• WORK INSTRUCTION A
According to the accounting policies excerpt below, under what conditions does the Company recognize revenue, but not profit, for certain significant claims?
• WORK INSTRUCTION B
Retype the accounting policies excerpt below from "Summary of Significant" up to and including "above and below.".

• TEXT EXCERPT
Summary of Significant Accounting Policies

Our accounting policies are as set forth in the notes to consolidated financial statements referred to above and below.

Revenue Recognition
The Company recognizes revenue, but not profit, for certain significant claims when it is determined that recovery of incurred costs is probable and the amounts can be reliably estimated. Under Accounting Standards Codification (“ASC”) 605-35-25 “Revenue Recognition–Construction-Type and Production-Type Contracts”, these requirements are satisfied when the contract or other evidence provides a legal basis for the claim, additional costs were caused by circumstances that were unforeseen at the contract date and not the result of deficiencies in the Company’s performance, claim-related costs are identifiable and considered reasonable in view of the work performed, and evidence supporting the claim is objective and verifiable. The Company periodically evaluates its position and the amounts recognized in revenue with respect to all its claims. Amounts ultimately realized from claims could differ materially from the balances included in the condensed consolidated financial statements.

• ENTRIES SHOWN
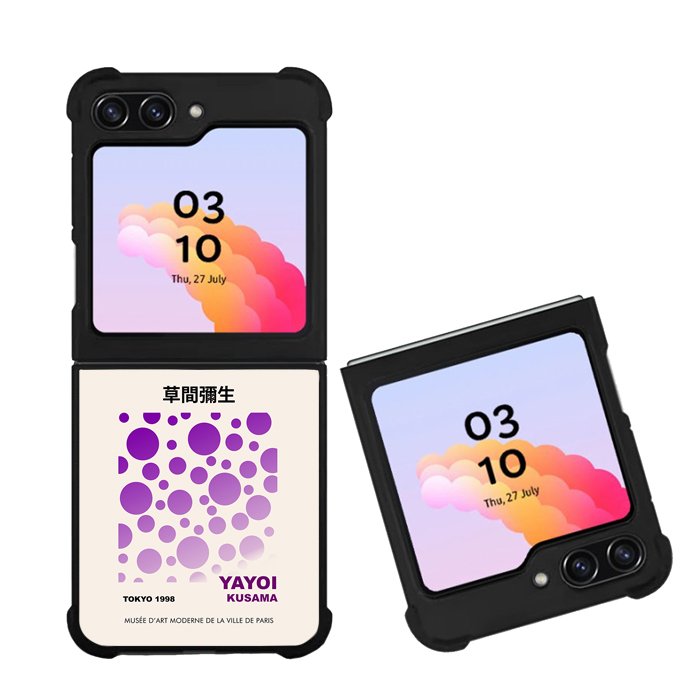 Purple Polkadot Kusama Art FZ6280 Samsung Galaxy Z Flip 5 2023 5G Case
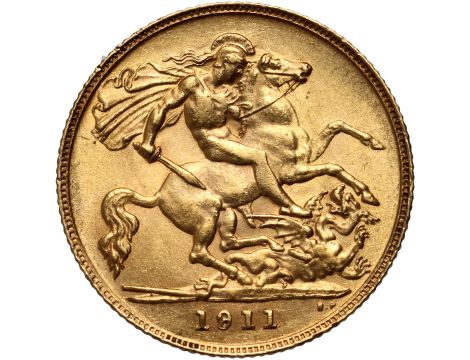 Wielka Brytania, Jerzy V, 1/2 suwerena 1911 - 2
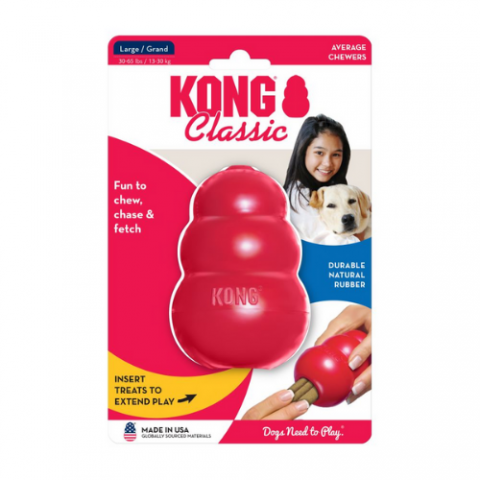 KNG-11111 - KONG CLASICO LARGE ROJO 1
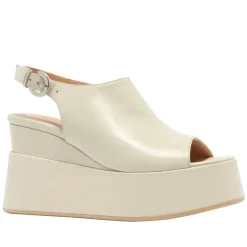 Mirra Off White Leather Wedge Platform Sandals<Carl Scarpa Hot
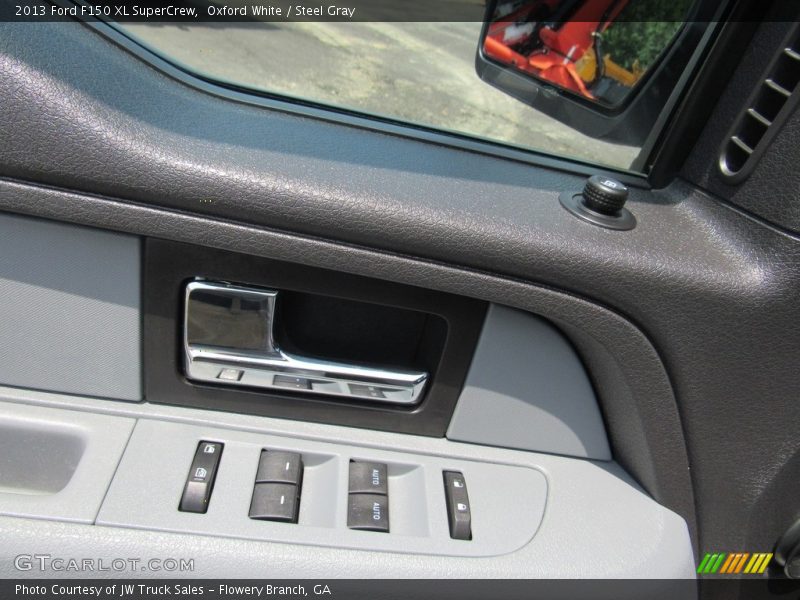 Oxford White / Steel Gray 2013 Ford F150 XL SuperCrew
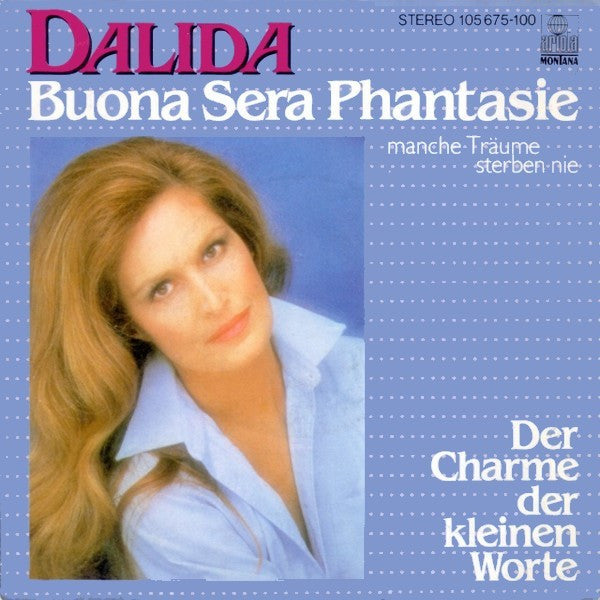 Dalida : Buona Sera Phantasie / Der Charme Der Kleinen Worte (7", Single)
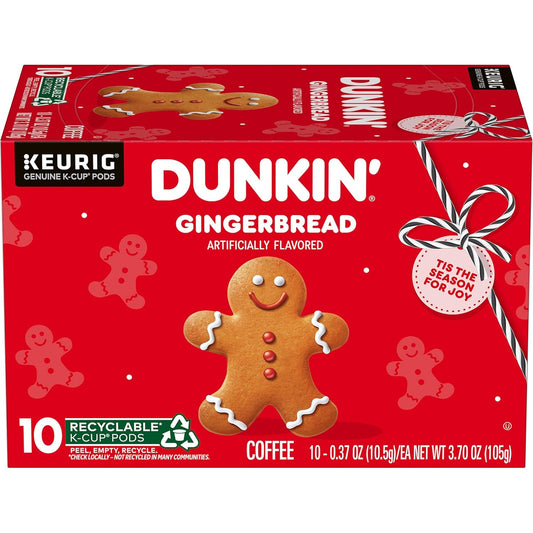Dunkin'-Gingerbread-Artificially-Flavored-Coffee,-Keurig-K-Cup-Pods,-10-Count-Box-----160
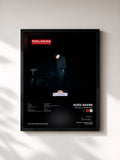 #noir Tableau de l'album Red Bull Symphonic de Kool Savas, cadre noir, imprimé et encadré en France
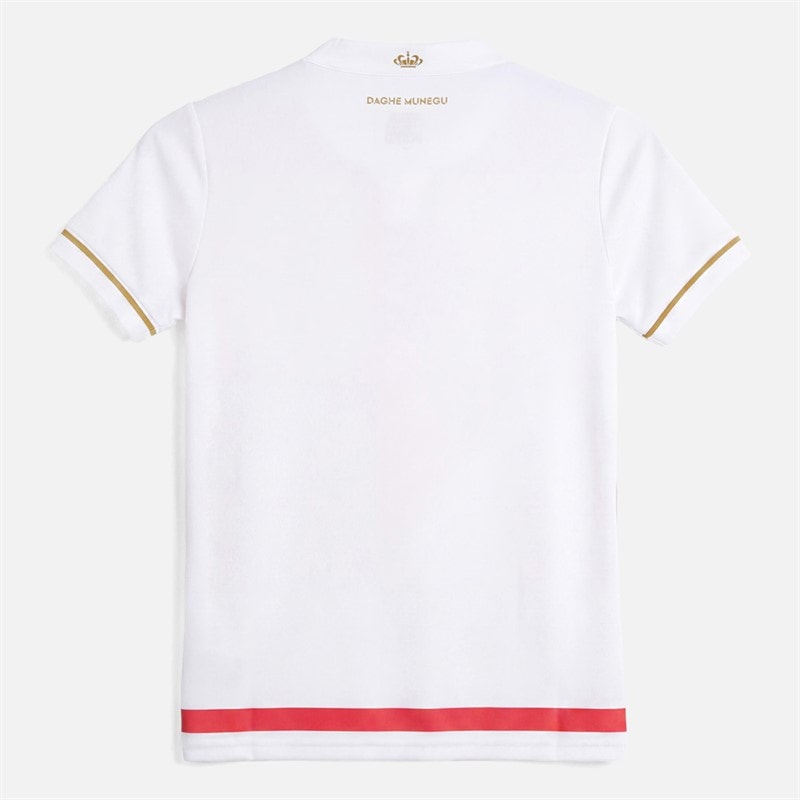 Mizuno Kids AS Monaco 25/26 Home Jersey Tango Red - Image 2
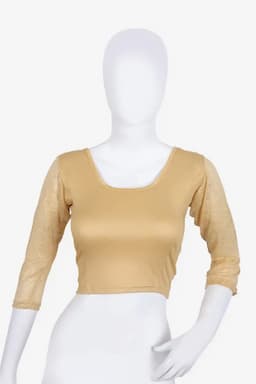 Cotton Lycra Shimmer Readymade Blouse for Women 011030LIGGOLFRESIZ(L/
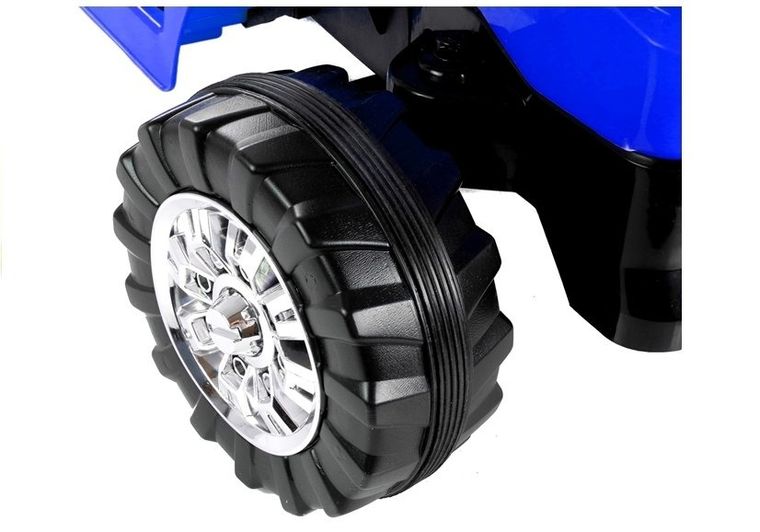 Lean Cars, traktor koparka, pojazd na akumulator, ZP1005, niebieski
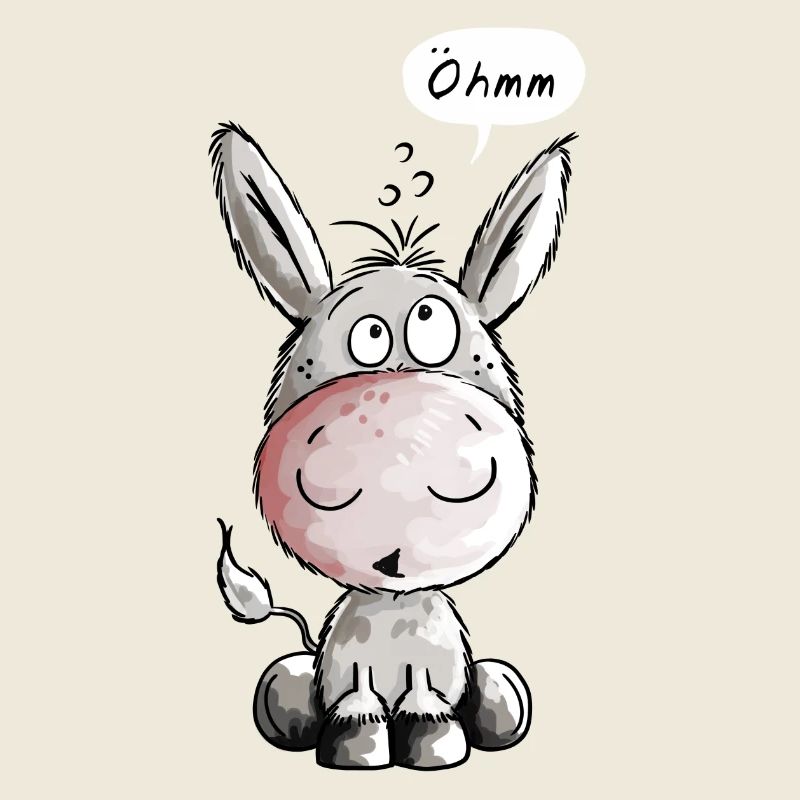 Öhmmm Esel - Eselchen - Comic - Tiere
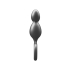ToyJoy Buttocks The Plugger 2-Balls Metallic Silicone Plug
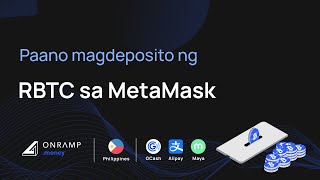 Paano magdeposito ng RBTC sa MetaMask  Philippines  Onramp Money [upl. by Atteuqnas971]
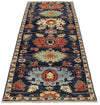 3x8 Navy and Multicolor Anatolian Traditional Runner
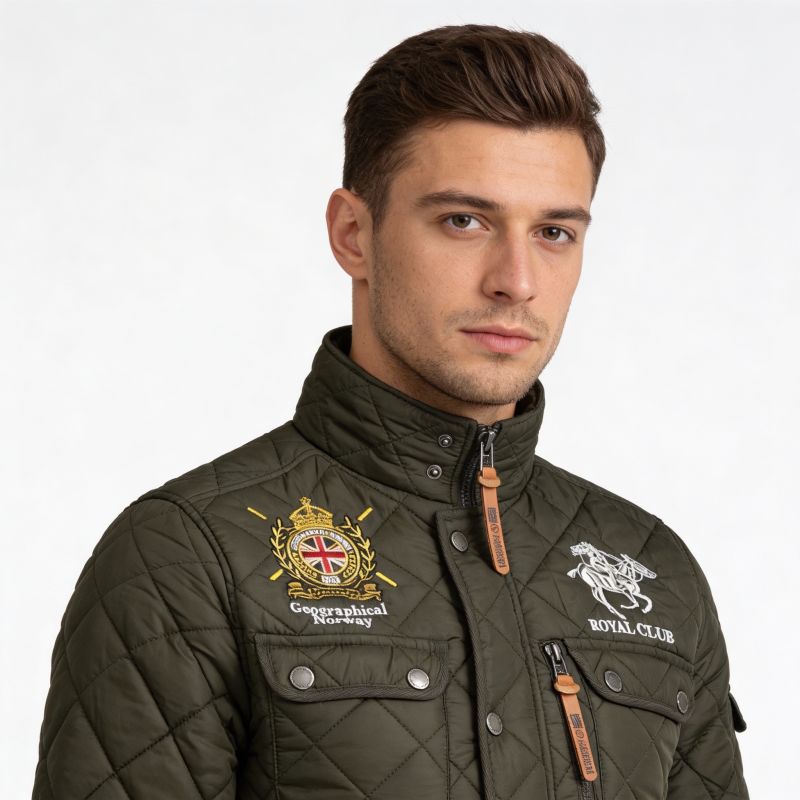 Geographical Norway BELIFICIO MEN 001 KAKI men's jacket (WY4492H/GN-KAKI) Geographical Norway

• REPLY A
It recognizes such revenue when it determines that recovery of incurred costs is probable and the amounts can be reliably estimated.

• REPLY B
Summary of Significant Accounting Policies

Our accounting policies are as set forth in the notes to consolidated financial statements referred to above and below.